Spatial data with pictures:
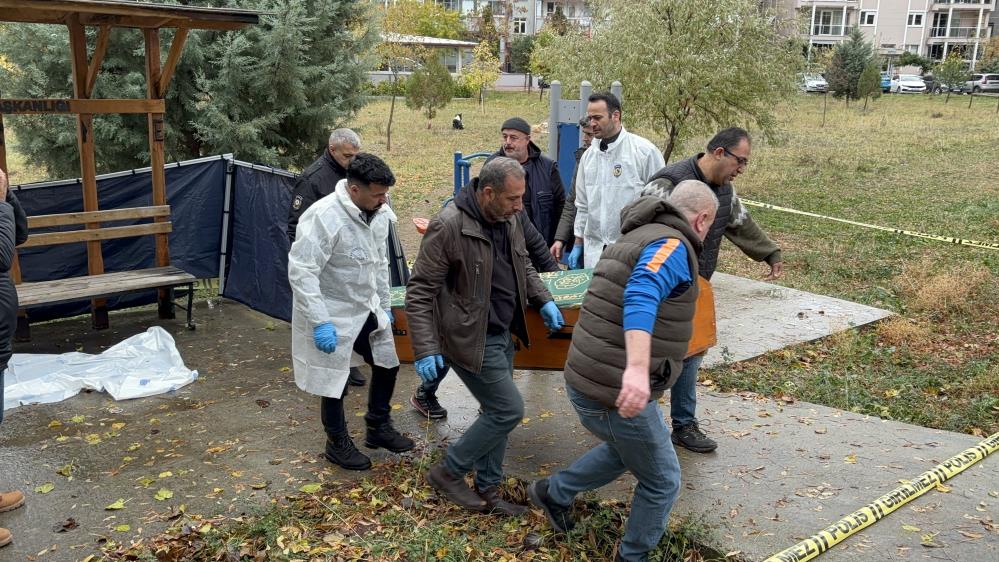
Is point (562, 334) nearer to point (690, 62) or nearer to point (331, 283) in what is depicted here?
point (331, 283)

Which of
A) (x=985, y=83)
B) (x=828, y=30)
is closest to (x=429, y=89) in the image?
(x=985, y=83)

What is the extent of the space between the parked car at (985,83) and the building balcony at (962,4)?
23.3 metres

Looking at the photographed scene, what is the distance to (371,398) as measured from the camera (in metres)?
4.89

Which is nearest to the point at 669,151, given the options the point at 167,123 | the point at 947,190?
the point at 947,190

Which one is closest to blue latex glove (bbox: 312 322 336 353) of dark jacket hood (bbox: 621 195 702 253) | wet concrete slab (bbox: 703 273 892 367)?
dark jacket hood (bbox: 621 195 702 253)

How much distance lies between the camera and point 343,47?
1198cm

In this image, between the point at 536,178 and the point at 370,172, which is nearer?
the point at 370,172

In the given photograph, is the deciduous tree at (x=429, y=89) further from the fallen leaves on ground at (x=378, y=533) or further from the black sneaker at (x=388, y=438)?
the fallen leaves on ground at (x=378, y=533)

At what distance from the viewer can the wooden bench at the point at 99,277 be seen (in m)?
6.74

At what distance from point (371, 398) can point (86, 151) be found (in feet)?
13.2

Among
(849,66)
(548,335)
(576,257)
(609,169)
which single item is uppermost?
(849,66)

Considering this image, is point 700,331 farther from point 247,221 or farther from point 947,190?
point 947,190

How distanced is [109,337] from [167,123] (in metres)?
4.59

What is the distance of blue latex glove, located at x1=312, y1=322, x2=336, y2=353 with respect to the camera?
4.29m
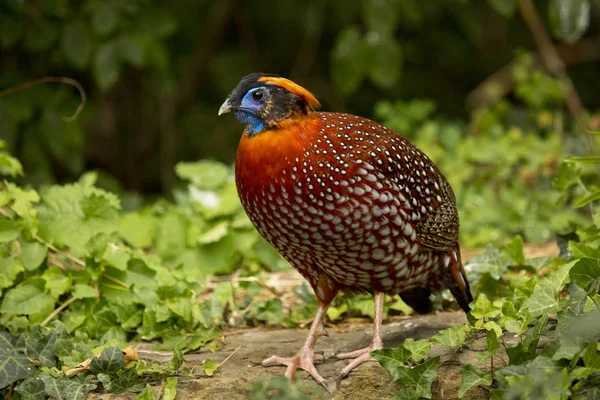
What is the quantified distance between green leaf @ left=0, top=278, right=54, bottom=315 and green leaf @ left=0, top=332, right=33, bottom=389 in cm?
23

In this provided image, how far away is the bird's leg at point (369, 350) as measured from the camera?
146 inches

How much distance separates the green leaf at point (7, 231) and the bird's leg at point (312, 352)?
141 cm

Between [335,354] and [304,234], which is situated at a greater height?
[304,234]

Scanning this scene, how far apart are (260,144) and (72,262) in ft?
4.97

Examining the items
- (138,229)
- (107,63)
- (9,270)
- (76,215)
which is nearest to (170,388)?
(9,270)

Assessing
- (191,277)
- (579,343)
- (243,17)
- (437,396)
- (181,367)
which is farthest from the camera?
(243,17)

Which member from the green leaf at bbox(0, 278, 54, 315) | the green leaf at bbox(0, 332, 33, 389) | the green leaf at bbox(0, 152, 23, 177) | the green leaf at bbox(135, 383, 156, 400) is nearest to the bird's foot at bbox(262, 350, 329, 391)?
the green leaf at bbox(135, 383, 156, 400)

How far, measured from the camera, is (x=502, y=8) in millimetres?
6035

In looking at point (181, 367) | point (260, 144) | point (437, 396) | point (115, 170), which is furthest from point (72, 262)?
point (115, 170)

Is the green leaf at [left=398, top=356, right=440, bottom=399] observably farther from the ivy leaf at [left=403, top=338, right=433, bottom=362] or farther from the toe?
the toe

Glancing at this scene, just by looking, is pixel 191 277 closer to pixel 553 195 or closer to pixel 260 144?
pixel 260 144

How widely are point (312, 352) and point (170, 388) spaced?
2.15 feet

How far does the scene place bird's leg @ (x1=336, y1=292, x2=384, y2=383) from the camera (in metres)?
3.70

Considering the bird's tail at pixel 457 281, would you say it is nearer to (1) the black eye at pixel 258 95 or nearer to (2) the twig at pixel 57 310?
(1) the black eye at pixel 258 95
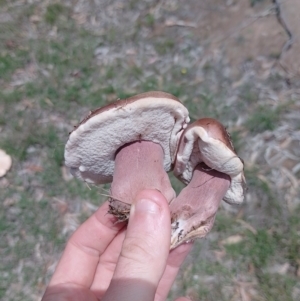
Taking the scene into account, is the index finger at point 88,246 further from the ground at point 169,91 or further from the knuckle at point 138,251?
the knuckle at point 138,251

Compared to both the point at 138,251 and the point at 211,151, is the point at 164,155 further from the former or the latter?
the point at 138,251

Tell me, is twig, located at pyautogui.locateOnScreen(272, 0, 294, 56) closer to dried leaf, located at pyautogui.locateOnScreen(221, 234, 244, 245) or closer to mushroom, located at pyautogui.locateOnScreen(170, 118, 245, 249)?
dried leaf, located at pyautogui.locateOnScreen(221, 234, 244, 245)

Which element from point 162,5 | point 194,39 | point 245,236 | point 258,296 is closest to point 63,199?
point 245,236

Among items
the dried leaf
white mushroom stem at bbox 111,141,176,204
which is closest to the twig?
the dried leaf

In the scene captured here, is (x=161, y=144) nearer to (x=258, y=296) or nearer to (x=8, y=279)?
(x=258, y=296)

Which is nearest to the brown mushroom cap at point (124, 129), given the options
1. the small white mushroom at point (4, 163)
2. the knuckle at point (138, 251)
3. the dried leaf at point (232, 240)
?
the knuckle at point (138, 251)

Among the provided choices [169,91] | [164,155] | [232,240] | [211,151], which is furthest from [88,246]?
[169,91]
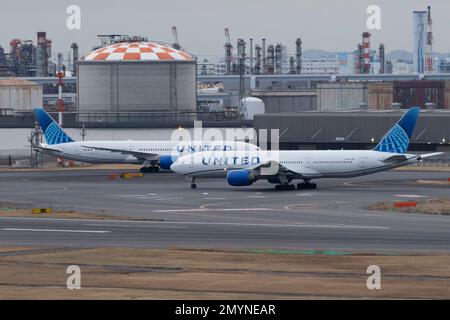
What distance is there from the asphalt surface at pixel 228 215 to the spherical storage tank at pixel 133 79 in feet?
139

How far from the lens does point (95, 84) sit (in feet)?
→ 487

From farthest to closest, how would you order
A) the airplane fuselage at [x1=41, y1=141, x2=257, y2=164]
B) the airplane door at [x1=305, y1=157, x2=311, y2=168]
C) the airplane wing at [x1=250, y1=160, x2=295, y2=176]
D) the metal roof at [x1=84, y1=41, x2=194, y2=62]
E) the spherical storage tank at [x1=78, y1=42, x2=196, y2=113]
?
the metal roof at [x1=84, y1=41, x2=194, y2=62]
the spherical storage tank at [x1=78, y1=42, x2=196, y2=113]
the airplane fuselage at [x1=41, y1=141, x2=257, y2=164]
the airplane door at [x1=305, y1=157, x2=311, y2=168]
the airplane wing at [x1=250, y1=160, x2=295, y2=176]

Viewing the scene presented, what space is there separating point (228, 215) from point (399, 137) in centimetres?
2578

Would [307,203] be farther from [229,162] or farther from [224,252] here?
[224,252]

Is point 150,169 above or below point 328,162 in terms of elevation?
below

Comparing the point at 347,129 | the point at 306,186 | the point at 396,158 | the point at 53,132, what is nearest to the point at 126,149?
the point at 53,132

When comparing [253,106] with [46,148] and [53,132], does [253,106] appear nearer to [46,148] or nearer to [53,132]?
[53,132]

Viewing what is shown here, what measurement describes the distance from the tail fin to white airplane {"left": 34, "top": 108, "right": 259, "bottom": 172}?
1871 centimetres

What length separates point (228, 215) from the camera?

* Written problem *
Extract the full listing above verbatim; pictures are to be left out of the copy.

* Finished task *
Is point (562, 334) nearer to point (690, 62) or nearer to point (331, 283) in what is depicted here?
point (331, 283)

Which of
A) (x=985, y=83)
B) (x=828, y=30)
is closest to (x=429, y=89) in the image?
(x=985, y=83)

What is the extent of the space between the parked car at (985,83) and the building balcony at (962,4)?
23.3 metres

Looking at the photographed scene, what is the distance to (371,398) as measured from the camera (in metres)?
4.89

Which is nearest to the point at 669,151, given the options the point at 167,123 | the point at 947,190?
the point at 947,190

Which one is closest to blue latex glove (bbox: 312 322 336 353) of dark jacket hood (bbox: 621 195 702 253) | wet concrete slab (bbox: 703 273 892 367)?
dark jacket hood (bbox: 621 195 702 253)

How much distance lies between the camera and point 343,47?
1198cm

In this image, between the point at 536,178 and the point at 370,172, which is nearer?
the point at 370,172

In the given photograph, is the deciduous tree at (x=429, y=89) further from the fallen leaves on ground at (x=378, y=533) or further from the black sneaker at (x=388, y=438)?
the fallen leaves on ground at (x=378, y=533)

At what distance from the viewer can the wooden bench at the point at 99,277 be seen (in m)?
6.74

At what distance from point (371, 398) can point (86, 151) be found (in feet)?
13.2

Among
(849,66)
(548,335)
(576,257)
(609,169)
which single item is uppermost?
(849,66)

Considering this image, is point 700,331 farther from point 247,221 or farther from point 947,190?
point 947,190

How distanced is [109,337] from [167,123] (in metres)?
4.59

What is the distance of blue latex glove, located at x1=312, y1=322, x2=336, y2=353 with respect to the camera?
4.29m
What is the quantified distance between green leaf @ left=0, top=278, right=54, bottom=315 and green leaf @ left=0, top=332, right=33, bottom=389 in cm?
23

In this provided image, how far away is the bird's leg at point (369, 350) as measured from the camera?
146 inches

How much distance separates the green leaf at point (7, 231) and the bird's leg at point (312, 352)?
141 cm

Between [335,354] and [304,234], which is situated at a greater height?
[304,234]

Scanning this scene, how far apart are (260,144) and (72,262) in ft?
4.97

Examining the items
- (138,229)
- (107,63)
- (9,270)
- (76,215)
which is nearest to (170,388)?
(9,270)

Assessing
- (191,277)
- (579,343)
- (243,17)
- (437,396)
- (181,367)
which is farthest from the camera?
(243,17)

Which member from the green leaf at bbox(0, 278, 54, 315) | the green leaf at bbox(0, 332, 33, 389) | the green leaf at bbox(0, 152, 23, 177) | the green leaf at bbox(135, 383, 156, 400) is nearest to the bird's foot at bbox(262, 350, 329, 391)?
the green leaf at bbox(135, 383, 156, 400)

How far, measured from the camera, is (x=502, y=8) in millimetres?
6035

In looking at point (181, 367) | point (260, 144) | point (437, 396) | point (115, 170), which is furthest from point (72, 262)?
point (115, 170)

Is the green leaf at [left=398, top=356, right=440, bottom=399] observably farther from the ivy leaf at [left=403, top=338, right=433, bottom=362] or farther from the toe?
the toe

Glancing at this scene, just by looking, is pixel 191 277 closer to pixel 553 195 or closer to pixel 260 144?
pixel 260 144

How widely are point (312, 352) and point (170, 388) spaced?
2.15 feet

How far does the scene place bird's leg @ (x1=336, y1=292, x2=384, y2=383) from the camera (in metres)?
3.70

Considering the bird's tail at pixel 457 281, would you say it is nearer to (1) the black eye at pixel 258 95 or nearer to (2) the twig at pixel 57 310?
(1) the black eye at pixel 258 95
Taking the scene into account, is the index finger at point 88,246 further from the ground at point 169,91 or further from the knuckle at point 138,251?
the knuckle at point 138,251

Compared to both the point at 138,251 and the point at 211,151, is the point at 164,155 further from the former or the latter?
the point at 138,251

Tell me, is twig, located at pyautogui.locateOnScreen(272, 0, 294, 56) closer to dried leaf, located at pyautogui.locateOnScreen(221, 234, 244, 245) or closer to mushroom, located at pyautogui.locateOnScreen(170, 118, 245, 249)?
dried leaf, located at pyautogui.locateOnScreen(221, 234, 244, 245)

Which element from point 162,5 | point 194,39 | point 245,236 | point 258,296 is closest to point 63,199?
point 245,236

Among items
the dried leaf
white mushroom stem at bbox 111,141,176,204
which is closest to the twig?
the dried leaf

In the scene captured here, is (x=161, y=144) nearer to (x=258, y=296) or nearer to (x=8, y=279)?
(x=258, y=296)

Which is nearest to the brown mushroom cap at point (124, 129), given the options
1. the small white mushroom at point (4, 163)
2. the knuckle at point (138, 251)
3. the dried leaf at point (232, 240)
?
the knuckle at point (138, 251)

Among the provided choices [169,91] | [164,155] | [232,240] | [211,151], which is furthest from [88,246]?
[169,91]
What distance is there from the asphalt surface at pixel 228 215 to the spherical storage tank at pixel 133 79 in feet?
139

How far from the lens does point (95, 84) sit (in feet)?
→ 487

From farthest to closest, how would you order
A) the airplane fuselage at [x1=41, y1=141, x2=257, y2=164]
B) the airplane door at [x1=305, y1=157, x2=311, y2=168]
C) the airplane wing at [x1=250, y1=160, x2=295, y2=176]
D) the metal roof at [x1=84, y1=41, x2=194, y2=62]
E) the spherical storage tank at [x1=78, y1=42, x2=196, y2=113]
?
the metal roof at [x1=84, y1=41, x2=194, y2=62]
the spherical storage tank at [x1=78, y1=42, x2=196, y2=113]
the airplane fuselage at [x1=41, y1=141, x2=257, y2=164]
the airplane door at [x1=305, y1=157, x2=311, y2=168]
the airplane wing at [x1=250, y1=160, x2=295, y2=176]

Viewing the scene presented, what space is there separating point (228, 215) from point (399, 137) in centimetres?
2578

Would [307,203] be farther from [229,162] or farther from [224,252] here?
[224,252]

Is point 150,169 above or below point 328,162 in terms of elevation?
below

Comparing the point at 347,129 | the point at 306,186 | the point at 396,158 | the point at 53,132, what is nearest to the point at 126,149?
the point at 53,132

When comparing [253,106] with [46,148] and [53,132], does [253,106] appear nearer to [46,148] or nearer to [53,132]?
[53,132]

Viewing what is shown here, what measurement describes the distance from the tail fin to white airplane {"left": 34, "top": 108, "right": 259, "bottom": 172}?
1871 centimetres

What length separates point (228, 215) from the camera?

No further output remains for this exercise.